Petition in Support of Detained Immigrant UW Student

My PhD is from UW and I actually know the prof who sent this out – she’s a major scholar in human rights (Latin America) and a wonderful instructor, researcher, and person.
Please sign if you wish (link at very bottom) – and send around.
thanks all,
Nelly BlackerHanson
———- Forwarded message ———-
From: Angelina Snodgrass Godoy <agodoy@uw.edu>
Date: Sun, Nov 12, 2017 at 12:54 PM
Subject: [AAUP] please support our detained student
To: aaup@u.washington.edu

As you may know, a UW undergraduate is currently imprisoned in the immigration detention center in Tacoma; students in the Law School are representing him, fighting for his right to stay in this country to continue his studies and serve as a parent to his three-month-old daughter. Members of the broader UW community can help by signing and circulating this petition asking for his release while awaiting the government’s final determination in his case.
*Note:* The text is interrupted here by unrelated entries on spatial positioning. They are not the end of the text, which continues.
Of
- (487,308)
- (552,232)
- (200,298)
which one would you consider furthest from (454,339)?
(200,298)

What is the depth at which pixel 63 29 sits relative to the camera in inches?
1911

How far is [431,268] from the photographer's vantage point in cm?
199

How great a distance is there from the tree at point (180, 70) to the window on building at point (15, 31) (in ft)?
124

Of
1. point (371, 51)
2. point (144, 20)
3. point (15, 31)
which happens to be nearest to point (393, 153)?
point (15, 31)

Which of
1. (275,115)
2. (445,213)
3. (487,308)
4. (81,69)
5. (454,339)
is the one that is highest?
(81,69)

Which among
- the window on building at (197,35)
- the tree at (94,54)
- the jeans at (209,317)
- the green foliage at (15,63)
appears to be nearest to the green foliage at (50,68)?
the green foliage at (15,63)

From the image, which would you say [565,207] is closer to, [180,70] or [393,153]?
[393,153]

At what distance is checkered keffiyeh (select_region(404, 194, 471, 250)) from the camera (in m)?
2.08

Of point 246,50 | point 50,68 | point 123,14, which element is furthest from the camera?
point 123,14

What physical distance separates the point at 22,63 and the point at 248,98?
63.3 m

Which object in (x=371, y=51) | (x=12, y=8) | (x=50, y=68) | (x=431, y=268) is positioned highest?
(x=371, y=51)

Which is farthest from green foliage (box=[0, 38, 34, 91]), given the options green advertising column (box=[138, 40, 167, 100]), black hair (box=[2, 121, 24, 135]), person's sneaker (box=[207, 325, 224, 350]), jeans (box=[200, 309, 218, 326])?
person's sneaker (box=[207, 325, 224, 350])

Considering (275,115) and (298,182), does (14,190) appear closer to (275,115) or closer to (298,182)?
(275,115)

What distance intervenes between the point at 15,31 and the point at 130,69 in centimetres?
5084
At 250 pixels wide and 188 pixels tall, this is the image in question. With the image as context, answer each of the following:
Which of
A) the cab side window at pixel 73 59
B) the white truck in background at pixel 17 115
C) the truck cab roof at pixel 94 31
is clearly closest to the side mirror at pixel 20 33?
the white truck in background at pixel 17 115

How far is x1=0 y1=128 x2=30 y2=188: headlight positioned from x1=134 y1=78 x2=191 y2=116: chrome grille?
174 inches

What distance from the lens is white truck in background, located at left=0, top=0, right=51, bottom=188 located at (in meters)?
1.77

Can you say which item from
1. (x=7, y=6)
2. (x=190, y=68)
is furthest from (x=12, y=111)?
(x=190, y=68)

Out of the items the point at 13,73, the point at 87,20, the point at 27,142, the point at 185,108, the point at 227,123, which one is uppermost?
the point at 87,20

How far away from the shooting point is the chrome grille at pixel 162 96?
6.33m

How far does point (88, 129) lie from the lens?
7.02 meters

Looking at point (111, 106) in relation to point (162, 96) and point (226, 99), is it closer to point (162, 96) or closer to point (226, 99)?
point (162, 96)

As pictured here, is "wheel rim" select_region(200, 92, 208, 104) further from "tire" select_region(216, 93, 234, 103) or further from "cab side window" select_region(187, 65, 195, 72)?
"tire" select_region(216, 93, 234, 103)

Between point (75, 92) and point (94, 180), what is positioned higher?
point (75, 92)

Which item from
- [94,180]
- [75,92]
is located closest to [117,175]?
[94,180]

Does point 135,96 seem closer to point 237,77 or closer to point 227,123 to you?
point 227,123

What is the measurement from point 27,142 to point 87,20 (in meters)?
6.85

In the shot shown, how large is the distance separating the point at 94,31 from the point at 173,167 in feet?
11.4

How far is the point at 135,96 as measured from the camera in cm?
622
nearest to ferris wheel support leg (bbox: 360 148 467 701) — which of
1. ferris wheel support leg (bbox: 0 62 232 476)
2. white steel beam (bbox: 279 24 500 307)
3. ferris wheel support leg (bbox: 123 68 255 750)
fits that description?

Bangally Fatty is an International Studies major in the Jackson School, and was enrolled for fall quarter at the time of his detention in September. He first came to the U.S. from the Gambia to attend college in Florida 15 years ago, but when he ran into financial troubles he became the victim of a labor trafficking ring. He spent several years in difficult economic and personal circumstances, including short-term homelessness. During this period he had a number of legal problems as well. He eventually met his wife, Rebecca, a nurse at Harborview, and decided to turn his life around; he enrolled in community college, transferred to UW, and was an outstanding student in my 100-student human rights class in winter 2017. His daughter was born this summer.
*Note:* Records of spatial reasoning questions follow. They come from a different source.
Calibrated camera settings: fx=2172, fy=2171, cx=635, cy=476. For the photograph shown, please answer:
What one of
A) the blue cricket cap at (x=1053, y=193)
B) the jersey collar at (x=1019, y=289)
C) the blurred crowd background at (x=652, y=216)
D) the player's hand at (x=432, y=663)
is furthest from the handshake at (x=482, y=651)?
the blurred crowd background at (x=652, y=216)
UW Law students enrolled in the immigration law clinic have applied for a T visa (for victims of trafficking) on Bangally’s behalf. They are filing requests this week for his release on bond, so that he can continue his studies and parenting while awaiting USCIS’ decision on his T visa application.

Bangally’s case is also important because of the message our reaction — or lack thereof — sends to other students. While it seems unlikely he’s the first student in the entire university who has faced deportation, he is the first who has come to the attention of the institution; others may have simply disappeared from our classes without explanation. At a time when many of our students feel unsafe in light of current events, it is essential that we stand up as a community in support of our own members.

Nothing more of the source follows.